Et oui nouvelle épisode cette semaine, avec au centre, une promesse tenue.
Ce qui est, vous l'avouerai Eugène, rarissime quand il s’agit du Brexit.
Cet engagement, c’est celui de John Bercow envers sa femme et ses enfants.
Comme l’indique The Daily Star, ce dernier ne sera plus speaker - c’est à dire président de la Chambre des communes - à compter du 31 octobre.
Une décision motivée par son refus de prendre part à de possibles nouvelles élections générales.
Néanmoins, comme le suggère The Times, cette annonce, plus que le respect d’une promesse envers ses proches, est la conséquence directe d’une décision du parti conservateur prise ce lundi.
Les Tories avaient décidé de lui opposer un candidat dans sa circonscription en cas de scrutin. Une première pour lui depuis sa prise de fonction. Puisqu’il à l’origine, John Bercow est un membre du parti conservateur. Ce désaveu aurait donc précipité sa décision.
Car oui, si le speaker a souvent fait le buzz de ce côté-ci de la Manche, il n’en reste pas moins très critiqué au Royaume-Uni.
En témoigne les réactions suite à l’annonce de son futur départ.
Et comme souvent, c’est The Sun qui dégaine le premier.
Le tabloïd conservateur y va de son hommage à «un petit homme à l’égo immense, accompagné d’une femme en recherche d’attention, qui a discrédité la chambre des Communes pendant une décennie.»
L’éditorialiste du journal, Leo McKinstry nous décrit un speaker qui, plutôt que d’être un arbitre, à «agit comme un joueur supplémentaire pour son camp favori et a toujours cherché à se mettre en avant».
Autre tabloïd conservateur reconnu pour sa mesure, The Daily Mail fait tout simplement de John Bercow «un des pires présidents de la Chambre des communes de l’histoire britannique».
«Biaisé, vindicatif et hypocrite, aucun speaker de l’époque contemporaine n’a à ce point manipulé les règles parlementaires pour les accorder avec ses positions», écrit le journal.
Enfin, The Telegraph délivre le coup de grâce.

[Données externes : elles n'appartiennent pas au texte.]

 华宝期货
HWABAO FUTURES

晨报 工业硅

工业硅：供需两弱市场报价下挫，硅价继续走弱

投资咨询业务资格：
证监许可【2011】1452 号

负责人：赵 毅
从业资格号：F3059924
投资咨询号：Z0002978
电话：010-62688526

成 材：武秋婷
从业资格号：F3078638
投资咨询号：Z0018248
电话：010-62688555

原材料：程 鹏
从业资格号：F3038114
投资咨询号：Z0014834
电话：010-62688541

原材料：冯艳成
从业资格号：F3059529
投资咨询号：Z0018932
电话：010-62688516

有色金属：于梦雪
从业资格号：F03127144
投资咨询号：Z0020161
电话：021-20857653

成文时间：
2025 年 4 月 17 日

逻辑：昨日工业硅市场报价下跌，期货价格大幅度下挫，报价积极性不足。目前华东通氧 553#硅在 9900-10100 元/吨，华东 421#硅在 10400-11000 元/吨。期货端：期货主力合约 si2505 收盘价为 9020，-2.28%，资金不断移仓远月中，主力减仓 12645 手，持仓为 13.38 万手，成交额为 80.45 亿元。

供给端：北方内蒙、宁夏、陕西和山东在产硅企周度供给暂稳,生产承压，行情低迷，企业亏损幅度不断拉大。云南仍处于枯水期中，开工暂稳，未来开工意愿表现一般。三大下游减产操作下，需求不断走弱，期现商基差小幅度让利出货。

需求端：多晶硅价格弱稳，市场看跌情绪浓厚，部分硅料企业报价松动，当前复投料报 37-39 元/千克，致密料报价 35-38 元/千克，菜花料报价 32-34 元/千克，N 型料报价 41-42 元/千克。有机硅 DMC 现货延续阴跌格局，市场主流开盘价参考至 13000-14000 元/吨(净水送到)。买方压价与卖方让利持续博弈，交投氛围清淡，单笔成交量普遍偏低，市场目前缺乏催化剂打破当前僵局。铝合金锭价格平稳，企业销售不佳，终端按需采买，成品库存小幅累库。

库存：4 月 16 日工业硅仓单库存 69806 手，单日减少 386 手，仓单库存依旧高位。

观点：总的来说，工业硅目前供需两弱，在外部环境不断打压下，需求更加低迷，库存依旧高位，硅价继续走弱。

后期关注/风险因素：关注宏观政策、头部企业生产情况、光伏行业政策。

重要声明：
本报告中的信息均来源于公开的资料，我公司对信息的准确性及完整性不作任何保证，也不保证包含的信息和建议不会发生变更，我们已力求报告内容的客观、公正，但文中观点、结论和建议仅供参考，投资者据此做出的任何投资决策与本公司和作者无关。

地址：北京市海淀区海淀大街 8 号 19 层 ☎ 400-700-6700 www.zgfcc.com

Il accuse John Bercow d’avoir rabaisser la fonction de speaker.
Alors, l’homme connu pour son «order» transperçant était-il réellement un ami des remaineers comme le suggère The Spectator ?
Difficle, à la lecture de la presse, de répondre à cette question.
En effet, étonnamment, les quotidiens travaillistes n’ont pas fait l’éloge du speaker là où les conservateurs l’ont, comme on l’a vu, abondamment critiqué.
Frances Perraudin du Guardian note seulement le parcours atypique de John Bercow. Parti de la droite du parti conservateur, il est devenu, au fil du temps, la coqueluche des travaillistes.
Jusqu'à ce jour, celui de l’annonce de sa sortie où les parlementaires de gauche l’applaudissent pendant que certains conservateurs, eux, s'abstiennent.
Star du Brexit sur les réseaux sociaux, John Bercow a donc fini par être renié par sa propre famille politique.
C’est un peu, en soit, le symbole du Royaume-Uni dans cette série Brexit.
Un pays qui se déchire et où les amis d’hier, deviennent les ennemis d’aujourd’hui.